電力各社、原子力プラントの「炭素偏析」でいずれも問題なしと評価

2016年11月1日

 フランスで運転中の原子力発電所に用いられている蒸気発生器の鋼材中に、炭素濃度が局所的に高く機械的強度を低下させる恐れのある「炭素偏析」の可能性が指摘されていた問題で、国内の原子力発電所を有する電力各社からの調査報告が10月31日、原子力規制委員会に提出された。いずれのプラントについても、調査対象部位の炭素濃度は規格上、問題ないと評価している。

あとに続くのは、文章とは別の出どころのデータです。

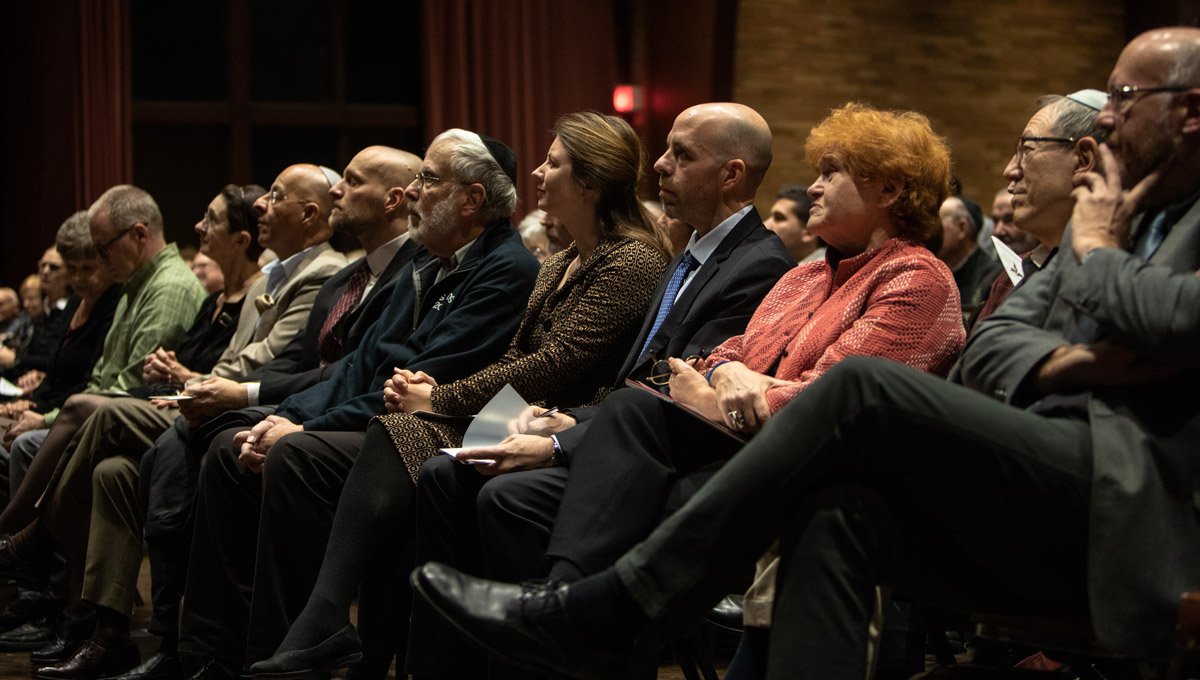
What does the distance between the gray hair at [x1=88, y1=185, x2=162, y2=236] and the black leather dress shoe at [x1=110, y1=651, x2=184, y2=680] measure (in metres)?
1.84

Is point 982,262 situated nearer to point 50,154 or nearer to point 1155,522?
point 1155,522

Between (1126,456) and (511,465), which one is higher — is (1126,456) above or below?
above

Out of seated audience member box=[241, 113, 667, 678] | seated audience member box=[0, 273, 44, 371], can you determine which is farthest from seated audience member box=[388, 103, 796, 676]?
seated audience member box=[0, 273, 44, 371]

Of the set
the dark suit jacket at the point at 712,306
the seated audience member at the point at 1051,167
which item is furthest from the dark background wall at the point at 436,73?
the seated audience member at the point at 1051,167

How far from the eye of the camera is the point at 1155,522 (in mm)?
1569

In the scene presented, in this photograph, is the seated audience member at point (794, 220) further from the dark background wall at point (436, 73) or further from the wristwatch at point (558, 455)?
the wristwatch at point (558, 455)

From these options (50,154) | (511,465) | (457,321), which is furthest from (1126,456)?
(50,154)

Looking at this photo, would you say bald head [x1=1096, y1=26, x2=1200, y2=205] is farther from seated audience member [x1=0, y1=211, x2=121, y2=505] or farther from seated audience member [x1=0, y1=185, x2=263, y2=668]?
seated audience member [x1=0, y1=211, x2=121, y2=505]

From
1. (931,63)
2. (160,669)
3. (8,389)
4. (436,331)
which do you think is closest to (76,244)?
A: (8,389)

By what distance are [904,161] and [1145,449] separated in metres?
0.89

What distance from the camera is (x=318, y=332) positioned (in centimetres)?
368

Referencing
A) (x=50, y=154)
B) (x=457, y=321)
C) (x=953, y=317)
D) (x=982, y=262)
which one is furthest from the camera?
(x=50, y=154)

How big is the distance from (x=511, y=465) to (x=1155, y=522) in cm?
124

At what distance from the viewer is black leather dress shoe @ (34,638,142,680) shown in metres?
3.30
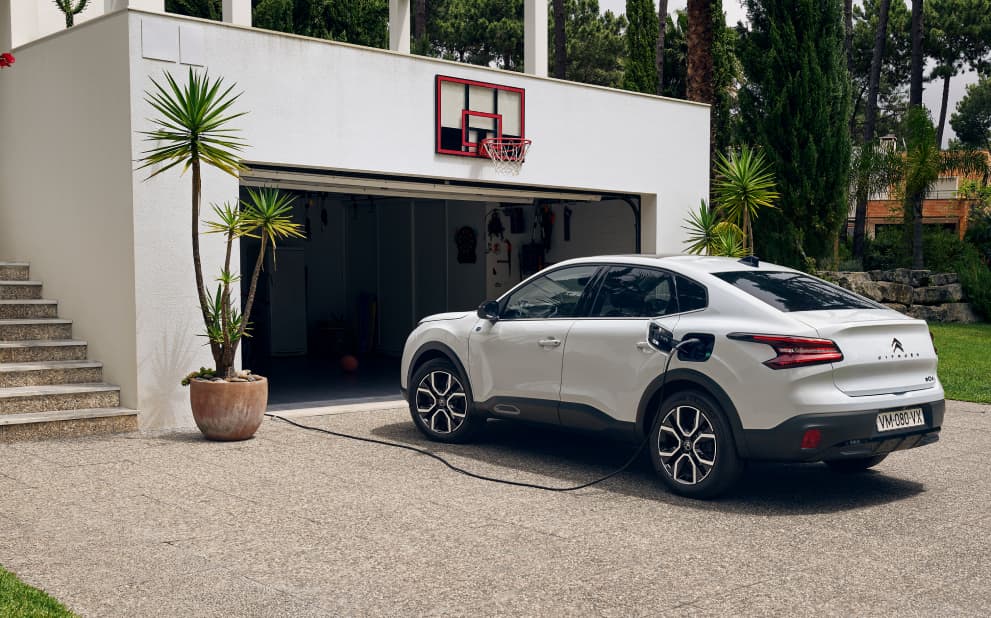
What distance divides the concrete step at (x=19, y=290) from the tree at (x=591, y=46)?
28.8 meters

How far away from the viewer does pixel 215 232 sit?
30.4 ft

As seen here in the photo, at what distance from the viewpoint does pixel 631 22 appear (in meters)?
27.2

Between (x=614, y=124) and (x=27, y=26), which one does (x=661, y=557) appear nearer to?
(x=614, y=124)

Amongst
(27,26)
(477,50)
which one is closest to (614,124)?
(27,26)

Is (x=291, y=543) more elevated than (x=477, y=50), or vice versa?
(x=477, y=50)

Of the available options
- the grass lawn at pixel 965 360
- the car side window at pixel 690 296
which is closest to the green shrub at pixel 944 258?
the grass lawn at pixel 965 360

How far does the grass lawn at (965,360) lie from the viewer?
498 inches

 規制委員会は8月24日、フランス原子力安全局が、同国のクルゾ・フォルジュ社および日本鋳鍛鋼により製造された蒸気発生器などの機器について、「炭素偏析」に関する品質管理問題を指摘したことから、国内で運転・建設中の原子力プラントを有する電力11社に対し、調査の上報告するよう求めた。さらに、同委は9月29日、廃止となった原子力プラント(福島第一1~4号機を除く)についても同様の報告を求めた。調査対象機器は、PWRが原子炉容器、蒸気発生器、加圧器、BWRが原子炉圧力容器で、各社ともメーカーによる製造記録や製造要領などをもとに調査を行った。